Мы еще чуть позже более подробно об этом поговорим в отношении к техно. Сейчас хочу задать последний вопрос. Я понимаю, что это глупый вопрос, но какие основные факторы влияют на то, что мы считаем партитуры для таких пьес красивыми? Они напоминают архитектурные чертежи Ксенакиса.
У меня есть небольшой опыт в графическом дизайне. Для всех своих работ обложки я создаю самостоятельно. Для меня визуальная составляющая была важна с самого начала. Партитуры действительно красивые, но создал я их самым тупым способом. Я написал все фортепианные пьесы в Logic. Мне не знакомы какие-то профессиональные технические процессы работы с визуальным материалом. Поэтому я просто делал скриншот за скриншотом MIDI-нот. Затем я загрузил их в Photoshop и увеличил контрастность.
Когда я работал над пьесами, я увеличивал и уменьшал эти изображения, т.е. уже немного понимал, как будет выглядеть партитура. И на самом деле я даже сделал пару работ, которые выглядели очень красиво, но звучали они совсем не интересно. Я пытался найти такие пьесы, которые бы не только звучали интересно, но и их партитура завораживала в визуальном смысле. Более того, для меня было важно, чтобы и движение клавиш так же увлекало. Если все эти три пункта были выполнены, я был уверен, что это хорошая работа.
Я имел в виду, что самые базовые паттерны и математика имеют в своей природе симметрию и узоры, которые мы находим привлекательными.
Я хотел спроектировать партитуры так, чтобы мне в последствии не пришлось их никак приукрашивать. Красота самих паттернов — вот что важно. Я попытался найти способ представить эти точки на сетке таким образом, чтобы было сразу понятно, насколько красивы получившиеся фигуры сами по себе.
Я видел много аудиовизуальных перфомансов с действительно сложной взаимосвязью между музыкой и визуальной составляющей. Но когда все становится слишком сложно, что-то теряется. Мне же нравится, когда можно по-настоящему прочувствовать, что между картинкой и звуком существуют действительно важные, неразрывные и равнозначные отношения, когда не кажется, что кто-то добавил сюда свой стиль. Вот, что меня вдохновляет.
Это напомнило мне об идеологии Шарлемань Палестины, о котором мы тоже точно еще должны будем поговорить, — ты скорее рассказываешь о наблюдаемом тобой явлении, чем пытаетесь создать что-то новое на основе своих собственных переживаний. Математику нельзя сделать красивой, она такая сама по себе.

> **ДАННЫЕ УПРАЖНЕНИЯ**
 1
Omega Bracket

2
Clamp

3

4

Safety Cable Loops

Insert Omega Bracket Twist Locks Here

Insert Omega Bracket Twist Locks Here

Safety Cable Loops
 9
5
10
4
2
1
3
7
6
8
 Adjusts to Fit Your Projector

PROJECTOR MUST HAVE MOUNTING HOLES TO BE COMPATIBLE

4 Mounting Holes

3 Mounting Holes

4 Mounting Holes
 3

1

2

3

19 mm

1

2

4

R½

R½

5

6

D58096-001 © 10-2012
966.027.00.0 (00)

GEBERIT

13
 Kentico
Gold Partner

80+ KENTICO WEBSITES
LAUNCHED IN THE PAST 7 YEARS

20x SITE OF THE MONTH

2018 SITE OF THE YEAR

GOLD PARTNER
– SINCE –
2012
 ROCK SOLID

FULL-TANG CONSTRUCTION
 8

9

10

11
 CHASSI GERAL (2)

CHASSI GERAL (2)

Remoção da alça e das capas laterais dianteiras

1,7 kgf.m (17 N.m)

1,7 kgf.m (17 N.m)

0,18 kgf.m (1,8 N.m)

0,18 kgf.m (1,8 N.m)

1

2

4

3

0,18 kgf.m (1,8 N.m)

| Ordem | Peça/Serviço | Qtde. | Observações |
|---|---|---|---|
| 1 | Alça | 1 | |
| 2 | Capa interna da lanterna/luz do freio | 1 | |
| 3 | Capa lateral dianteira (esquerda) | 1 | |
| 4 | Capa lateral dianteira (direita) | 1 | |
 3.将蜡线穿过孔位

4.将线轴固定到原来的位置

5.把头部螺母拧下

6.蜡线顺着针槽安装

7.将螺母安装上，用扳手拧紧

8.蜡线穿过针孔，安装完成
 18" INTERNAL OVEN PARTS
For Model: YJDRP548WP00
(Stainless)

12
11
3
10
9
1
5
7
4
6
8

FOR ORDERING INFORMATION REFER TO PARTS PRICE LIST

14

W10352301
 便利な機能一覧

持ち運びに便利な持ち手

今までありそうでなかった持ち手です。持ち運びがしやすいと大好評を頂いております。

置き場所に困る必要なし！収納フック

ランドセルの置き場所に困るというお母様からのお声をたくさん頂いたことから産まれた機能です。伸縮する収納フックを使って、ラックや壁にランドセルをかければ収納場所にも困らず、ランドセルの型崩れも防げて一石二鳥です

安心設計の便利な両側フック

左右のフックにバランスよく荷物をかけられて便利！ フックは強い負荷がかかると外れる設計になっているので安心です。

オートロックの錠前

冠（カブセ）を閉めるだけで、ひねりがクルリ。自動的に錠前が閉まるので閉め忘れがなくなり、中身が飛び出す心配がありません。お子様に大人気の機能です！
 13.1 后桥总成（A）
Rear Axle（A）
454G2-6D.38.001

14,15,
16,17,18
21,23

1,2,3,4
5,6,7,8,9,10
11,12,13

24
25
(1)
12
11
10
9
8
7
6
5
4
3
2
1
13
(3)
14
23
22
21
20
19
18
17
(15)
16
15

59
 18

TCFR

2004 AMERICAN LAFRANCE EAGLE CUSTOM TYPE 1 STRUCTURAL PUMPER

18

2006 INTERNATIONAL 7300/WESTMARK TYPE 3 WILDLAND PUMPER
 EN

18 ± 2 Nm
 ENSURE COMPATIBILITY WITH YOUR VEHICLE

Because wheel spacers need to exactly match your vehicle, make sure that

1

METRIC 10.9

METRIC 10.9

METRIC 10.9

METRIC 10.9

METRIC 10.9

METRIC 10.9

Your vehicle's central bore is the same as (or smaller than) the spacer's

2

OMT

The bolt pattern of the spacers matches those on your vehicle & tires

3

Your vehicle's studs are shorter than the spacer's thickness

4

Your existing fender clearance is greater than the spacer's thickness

> **ЗАДАНИЕ**
Приведите фрагмент извлечённого текста, начав со слов «Мы еще чуть» и остановившись после слов «архитектурные чертежи Ксенакиса.». Замените в нём «техно» на «эмбиент». Данные здесь никакой роли не играют.

> **ОТВЕТ**
Мы еще чуть позже более подробно об этом поговорим в отношении к эмбиент. Сейчас хочу задать последний вопрос. Я понимаю, что это глупый вопрос, но какие основные факторы влияют на то, что мы считаем партитуры для таких пьес красивыми? Они напоминают архитектурные чертежи Ксенакиса.